また行った場所が、東京随一の繁華街新宿だってことがあるのだけれど、とにかく広告、宣伝、呼び込み、客引き、その他もろもろの物事が、なんとか人の気をひこうと一斉に群がり集まってくる。それぞれが自分勝手に、自分のことだけを考えてやっていることだから、それらはお互いに何の関わりもなく、したがって全体として完全なる無秩序というものが、その場のすべてなわけだ。東京に住んでいるときは、それが当たり前であって、日本全国津々浦々、同じようなものなのだろうと勝手に思っていたのだが、そんな場所は日本には、それほどたくさんないのだよな。
そういう場所だから、歩く人も、まわりの無秩序な刺激に負けないように、自分も刺激的な格好をしなければ、埋もれて目立たなくなってしまうわけだ。東京の女の子が、とにかくエロい格好をしているということは、最近思っていたことなのだけれど、エロいというのはある意味、最大の刺激であって、今やおそらく東京では、エロくない格好というものは、誰にも認識してもらえないというような、そういうことになっているんじゃないかという気がするな。

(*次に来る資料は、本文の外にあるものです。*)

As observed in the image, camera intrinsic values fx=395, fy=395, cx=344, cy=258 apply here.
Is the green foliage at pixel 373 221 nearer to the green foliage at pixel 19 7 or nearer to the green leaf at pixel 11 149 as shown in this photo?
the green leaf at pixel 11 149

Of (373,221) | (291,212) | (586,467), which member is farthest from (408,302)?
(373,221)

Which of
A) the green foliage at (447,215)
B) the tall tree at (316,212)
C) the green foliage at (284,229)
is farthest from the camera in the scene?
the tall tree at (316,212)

ストッキング一つとっても、柄が入っているのは当たり前で、その柄と、腰回りの無地の部分との継ぎ目が、ふつうなら腿の付け根のあたりにあるだろうというところ、ずいぶん下の、腿の真ん中あたりにあるというのもずいぶん見かけた。下着が見えているというのと、感覚的にはいっしょなわけで、人間いろんなことを考え出すもんだ。
東京の場合ラーメンも同じような感じがして、スープは濃く、麺は太く、肉は分厚く、野菜は山盛り、とかいうのって、それぞれの部分部分の特徴を、より刺激的になるように増幅しているというようなものであって、それってラーメンのデフォルメ、ラーメンのマンガみたいなものだよな。東京の人はあまりに刺激にかこまれた生活をしているから、そういうマンガみたいなものしか、すでに認識できないようになっているのじゃないかと思ったりする。
まあしかし、オーソドックスな、「日本風のインドカレー」といえばこれだろう、というような、まろやかでかつスパイスの利いた味。すべてにおいて程良くて、今の新宿の刺激にあふれた光景とは、ずいぶん違うのだけれど、新宿も昔はたぶん、こういう場所だったということなのでしょうね。